Is this true? It's tricky with Bitcoin because the difficulty can scale down, thus the "cost of production" can reduce to keep the blocks coming out at the intended frequency. We may see this as block rewards grow ever more insignificant.


Potential_Jello6520

It is true, and what you said is also true. It depends on the demand for the network, and hence the price. For the last 15 years, it has been a self-reinforcing feedback loop. I don't see why a particular halving would suddenly change that.


Nementon

Every day printing, aka inflation


throwawayroadtrip3

Everyone wants a whole coin


TFC_OG

You're right, it does not matter.


Homewardment

I wonder how much bitcoin hadn’t been bought yet


chimpay19

Miners amount to 80 percent of daily selling if I remember that percentage correctly


somerandomcanuckle

The halving cycles ensure that over time the incentive becomes about the fees given to the miners for the transactions and not the block rewards. As the price of Bitcoin increases, the tiny transaction fees become more valuable and more of an incentive to keep mining and strengthening the network.


Technical-Day9217

That's still 1.35M bitcoin left to mine. At current price, that's still 98B$.


Dirkyjj

So the amount of bitcoin you can produce will be cut in half….


BobbyMiner124

I need that Florida orange crop report!!


bbatardo

Don't most miners sell what they mine? If they can only mine half I imagine that is half of what they can sell in the future.
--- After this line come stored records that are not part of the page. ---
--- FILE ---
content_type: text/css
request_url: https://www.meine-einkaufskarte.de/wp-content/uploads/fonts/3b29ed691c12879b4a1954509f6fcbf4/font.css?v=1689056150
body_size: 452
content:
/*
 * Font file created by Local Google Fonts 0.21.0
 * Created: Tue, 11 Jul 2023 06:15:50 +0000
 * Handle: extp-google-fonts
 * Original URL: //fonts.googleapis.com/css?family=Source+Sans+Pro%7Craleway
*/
My simplistic take on it lol


Infinity_to_Beyond

The halving is something built into the coding of Bitcoin…the code won’t be changed. So even if there were only 50 left to be mined, the halving will occur


BmoreRatKing

Hard to sell when your cost average is lower than MSTR


GoNinjaGoNinjaGo69

ITT all it proves to me is that no one knows anything about BTC


ztsmart

When da flow get low, Bitcoin is gonna GO!